SELECTED EXTRACT:
• • •
Well, the first disciples responded to that question with a question of their own: “Where are you staying?” Sounds like one of those flustered responses we sometimes give and then feel silly about. But if Jesus was disappointed in their response, he didn’t let it show. Instead he took their question about where he was staying seriously and said simply, “Come and see.” Now there’s a note that draws us in. Prior to following him, Jesus doesn’t ask for any commitment up front, no entrance exam, no down payment. Rather a winsome invitation: “Come and see.” Jesus’ comment reminds us that knowing Jesus entails relationship. We learn who Jesus is and what he means to us only by coming to him, staying by him, learning from him and serving with him.
And isn’t this same dynamic true for the church. Our witness to Christ, if it is to be credible, resides in what people see when they come among us. We can’t expect people to be impressed with what we say. Our theology, our creeds, our arguments for faith won’t be convincing to most people today. The only thing that really matters is what people see when they come and stay with us, even if it’s for an hour on Sunday morning.
In other words, what kind of witness do our lives actually make? To an outside observer, would we look like everyone else in the rat race, distracted and disaffected, prone to resentments, caught up the same prejudices, full of the same fears? Or to an observer would our worship be so sincere and engaging, our hospitality to genuine, our service so selfless and generous that they would cause someone to want to take a closer look--to want to come and see more?
Writer Kathleen Norris wrote in Christian Century magazine about attending an interfaith conference at St. John’s Abbey in Minnesota. One of the speakers was a French Benedictine who reported on the longstanding exchange program that French monastics have had with Japanese Zen Buddhists. He said that after a Buddhist visitor had been in the monastery for about a month, he had only one question. It seemed to him that the monks did not live very well. They worked hard, their food was neither good nor plentiful, and they did not get enough sleep. “Yet they are joyful,” he said, “and I want to know: from where does this joy come?”
Friends, that’s the kind of question we want people to ask of us. Imagine a congregation in which faith, hope and love are so alive that they cause people to want to take a closer look. Imagine our church’s witness as so clearly pointing beyond ourselves to the love of Christ, that it prompts people to ask--as the Buddhist monk did: Where does their joy come from? Where does this hospitality come from? The commitment to serve others--where does it come from? Of course, such questions as these can’t be answered with words alone. They are answered with an invitation: Come and see!
• • •
DATASET CONTENT:

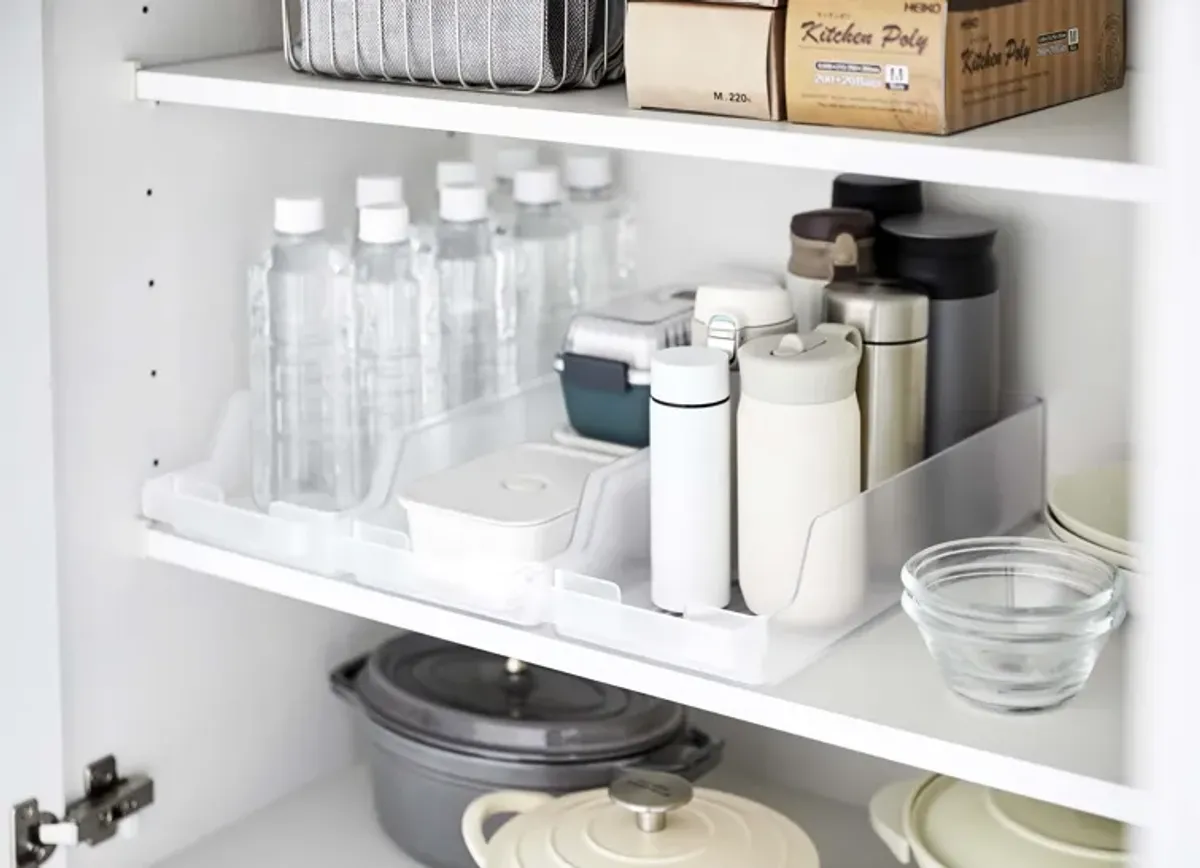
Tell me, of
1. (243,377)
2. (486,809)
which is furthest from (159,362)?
• • •
WHAT YOU SHOULD DO:
In the sermon, where was the interfaith conference that Kathleen Norris wrote about attending? This material comes from a source separate from the sermon.

YOUR RESPONSE:
At St. John's Abbey in Minnesota.